Revelation as Apocalyptic

It is my opinion that many of the critical discussions of Revelation as apocalyptic literature do not give adequate recognition to the differences between Revelation and other so-called apocalyptic works. So I was delighted to see the following two paragraphs from C. Marvin Pate.

"While significant parallels do indeed exist between Revelation and early Jewish and Christian apocalyptic materials, there are critical differences between them as well, none the least of which is that Revelation is a prophetic book (1:3; 22:7, 10, 18-19), while the others make no such claim. Revelation is not pseudonymous (1:1; 22:8); neither is it pessimistic about God's intervention in history. Furthermore, while many apocalyptic writers recast past events as though they were futuristic prophecies (vaticinia ex eventu), thus lending credibility to their predictive prowess, John (the author of Revelation) does not follow this procedure. On the contrary, he places himself in the contemporary world of the first century AD and speaks of the coming eschatological consummation in the same manner as did the Old Testament prophetsa consummation that, for John, has already begun to  break into history in the death and resurrection of Jesus Christ (1:4-8; 4-5).

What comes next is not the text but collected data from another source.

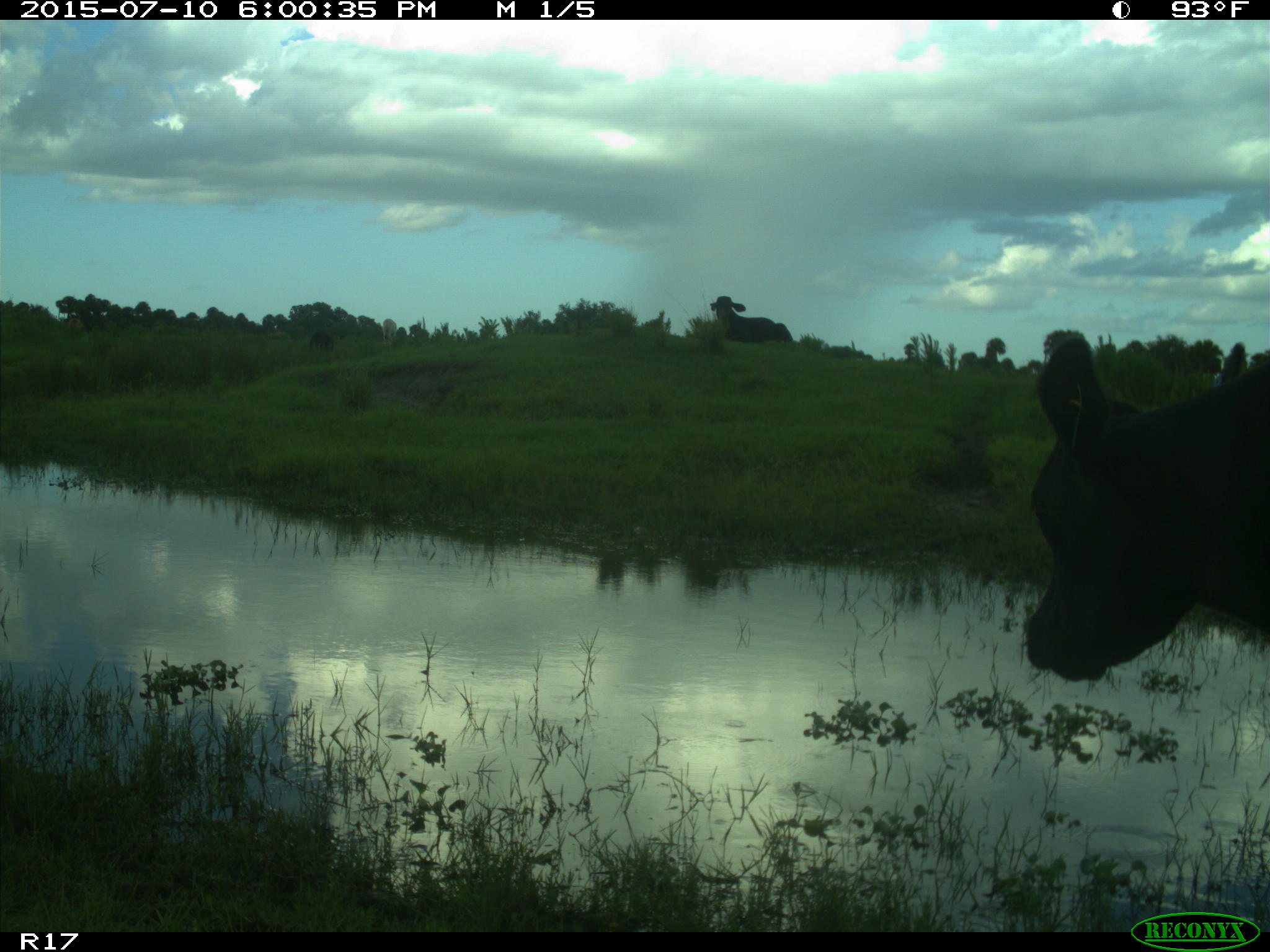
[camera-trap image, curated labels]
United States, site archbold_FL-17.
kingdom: Animalia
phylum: Chordata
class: Mammalia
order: Artiodactyla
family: Bovidae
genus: Bos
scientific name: Bos taurus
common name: domestic cow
Bos taurus (domestic cow).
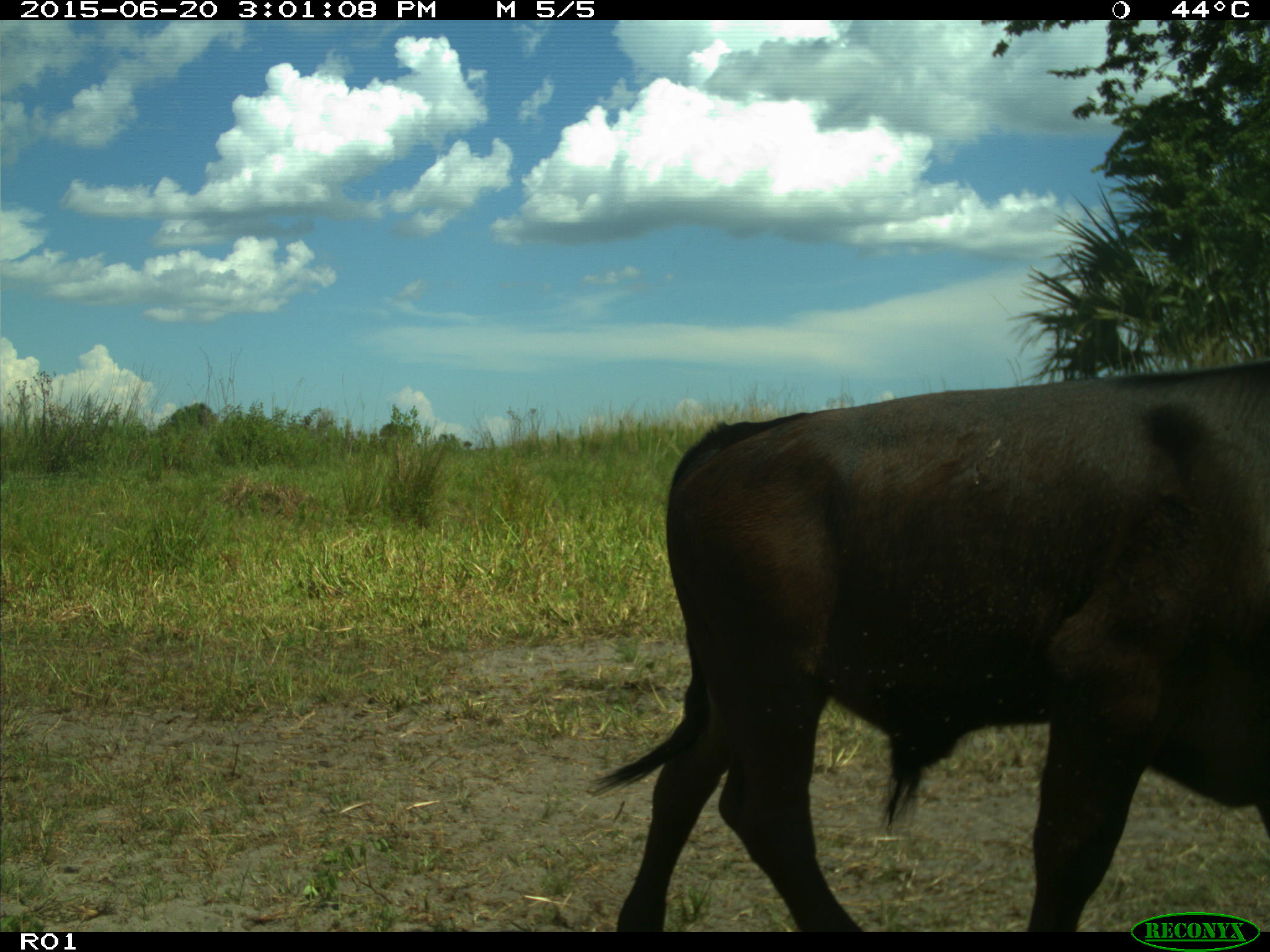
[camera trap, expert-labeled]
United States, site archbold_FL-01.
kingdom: Animalia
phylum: Chordata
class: Mammalia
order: Artiodactyla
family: Bovidae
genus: Bos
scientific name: Bos taurus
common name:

"In addition to being apocalyptic and prophetic in nature, Revelation is encased by an epistolary framework (1:4-8 and 22:10-21). This convention alone sets it apart from apocalyptic materials. The prescript (1:4-8) contains the typical epistolary componentssender, addressees, greetings, and the added feature of a doxology. The postscript (22:10-21), in good ancient letter form, summarizes the body of the writing, as well as legitimates John as its divinely inspired composer. The combined effect of the prescript and the postscript, not to mention the letters to the seven churches of the Roman province of Asia (chaps. 2-3), is to root Revelation in the real history of its day. How different from other ancient noncanonical apocalypses. Consider, for example, the opening statement in 1 Enoch, that what the author saw was "not for this generation but the distant one that is coming" (1 Enoch 1:2)."
C. Marvin Pate, The Writings of John: A Survey of the Gospel, Epistles, and Apocalypse (Grand Rapids: Zondervan, 2011), 337-38.